If they survived that, the NL East-winning New York Mets would be next up in a best-of-five NL Division Series. And then perhaps the Dodgers again in the best-of-seven NLCS. The two division winners in each league with the best records get a bye in the Wild Card round.
That’s a tall mountain to ascend to the World Series for only the third time in club history. They’ve never won. And this year they’d have to win 14 games to accomplish the feat.
That’s the goal for the immediate future.
The Padres traded away two of their top prospects with big league experience in pitcher MacKenzie Gore and shortstop C.J. Abrams, as well as three coveted minor leaguers in the deal for Soto, who’s under arbitration control for the next two seasons.
After the 2024 season when Soto becomes a free agent, Scott Boras, his agent, has already said the player will go to the highest bidder.
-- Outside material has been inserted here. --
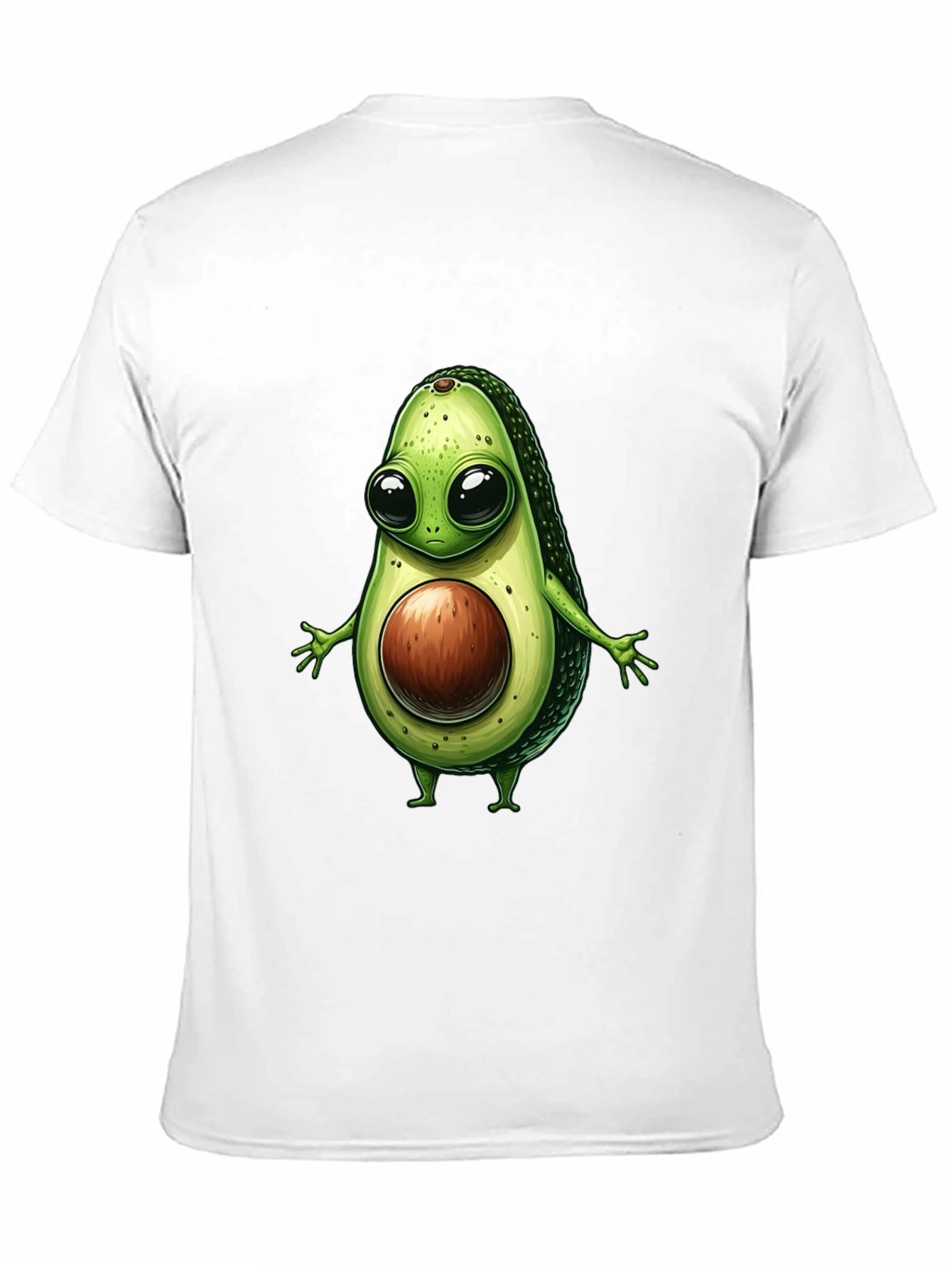 Avocado Cartoon Graphic T-Shirt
Soto turned down a recent 15-year, $440 million offer from the Nationals, leading the club, which is for sale, to deal him.
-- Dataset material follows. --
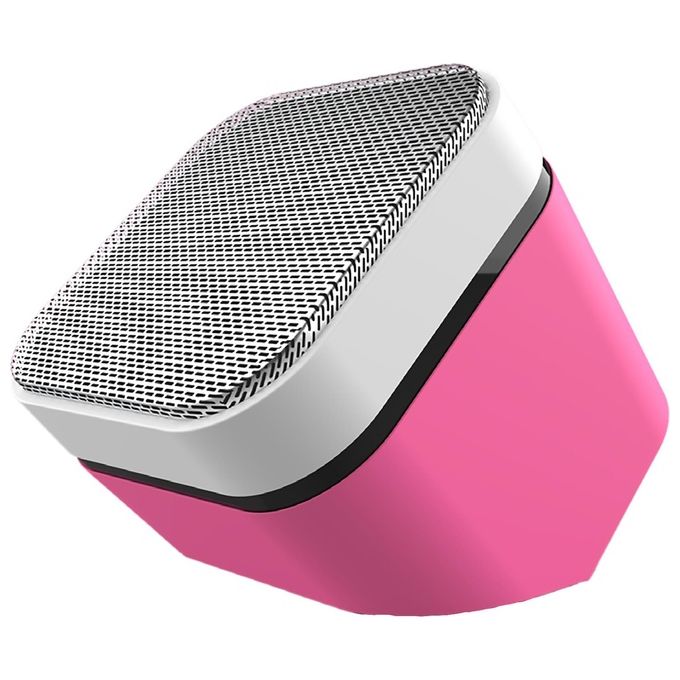 Celly, Speaker Fluo, Cassa Bluetooth con Tecnologia Bluetooth 5.1 e Potenza di Uscita di 3W, Speaker Wireless con Raggio di 10m e Autonomia Fino a 3,5 h, Adatta per Ambienti Chiusi e Aperti, Fucsia - Disponibile in 3-4 giorni lavorativi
“We’re looking at it as having him for three pennant races,” Preller said. “That’s a lot of time. We’ll obviously get into it and figure out the long-term further down the road.”
The Padres seem to have given up a lot of talent, considering this short and very difficult window. They are vying against a Dodgers club that’s run by Guggenheim Baseball Management, whose parent company runs a $500 billion hedge fund and has seemingly endless money.
The Mets, owned by hedge fund billionaire Steve Cohen, made several incremental improvements via the market during the past week, but didn’t trade any of their top 19 prospects, general manager Billy Eppler said during a post deadline video conference.
“You have to resist the urge to make a snap or impulsive decision and give up large amounts of future World Series expectations in exchange for some marginal gains right now,” he said. “Some of that undisciplined thinking can lead to years of mediocrity and doing the same thing over and over again.”
Eppler wasn’t talking about the Padres, in particular, but the sentiment fits.
Under billionaire owner Peter Seidler, the Padres are fifth in baseball with a $220.8 million payroll just below the initial luxury tax threshold of $230 million. Of that figure, $30.4 million is being paid to injured players and $29 million to players no longer on the roster, many playing elsewhere.
They have a long-term commitment to Manny Machado, who’s owed $30 million a year through 2028 with an opt out after the 2023 season. The club can opt out of Wil Myers’ $20 million this offseason and pay him $1 million.
Pitchers Yu Darvish ($20 million) and Blake Snell ($16 million) have one more year each. Musgrove is now signed for $20 million a year through 2027.
Soto is earning $6 million of his $17.1 million to play for the Padres the rest of the season. The latter figure will certainly double via arbitration next season if the Padres don’t sign him to at least a two-year deal.
These are the decision pending for Seidler and Preller.
“When the time is right,” Preller said, “I’m sure we’ll have those conversations.”